* [EXERCISE OBJECTIVE] Print every record below exactly, minus the pictures.

(Collected data)

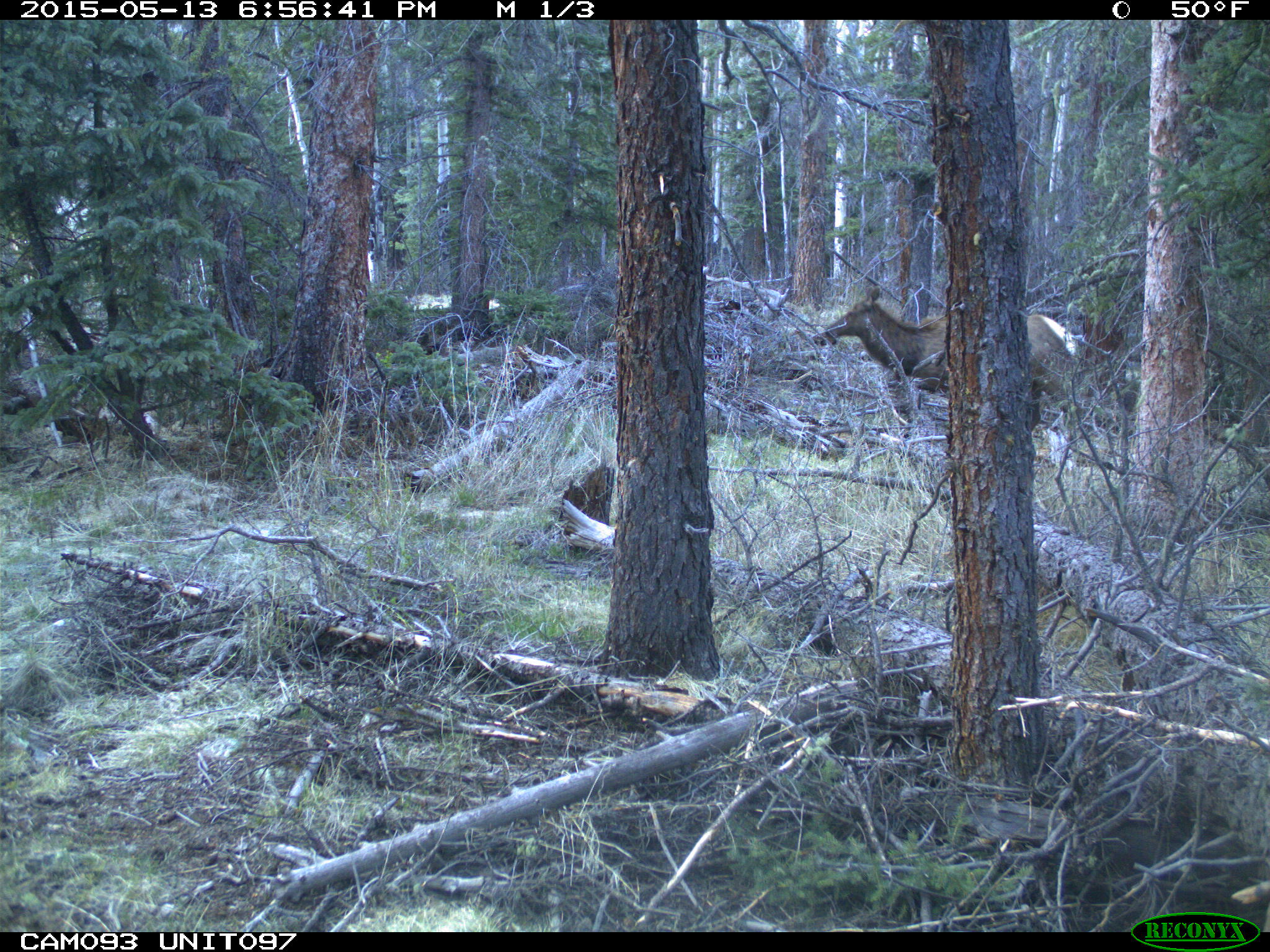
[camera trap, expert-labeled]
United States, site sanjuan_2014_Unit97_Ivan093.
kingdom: Animalia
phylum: Chordata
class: Mammalia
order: Artiodactyla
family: Cervidae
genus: Cervus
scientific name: Cervus elaphus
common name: red deer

* [ANSWER TO THE EXERCISE]
[camera trap, expert-labeled]
United States, site sanjuan_2014_Unit97_Ivan093.
kingdom: Animalia
phylum: Chordata
class: Mammalia
order: Artiodactyla
family: Cervidae
genus: Cervus
scientific name: Cervus elaphus
common name: red deer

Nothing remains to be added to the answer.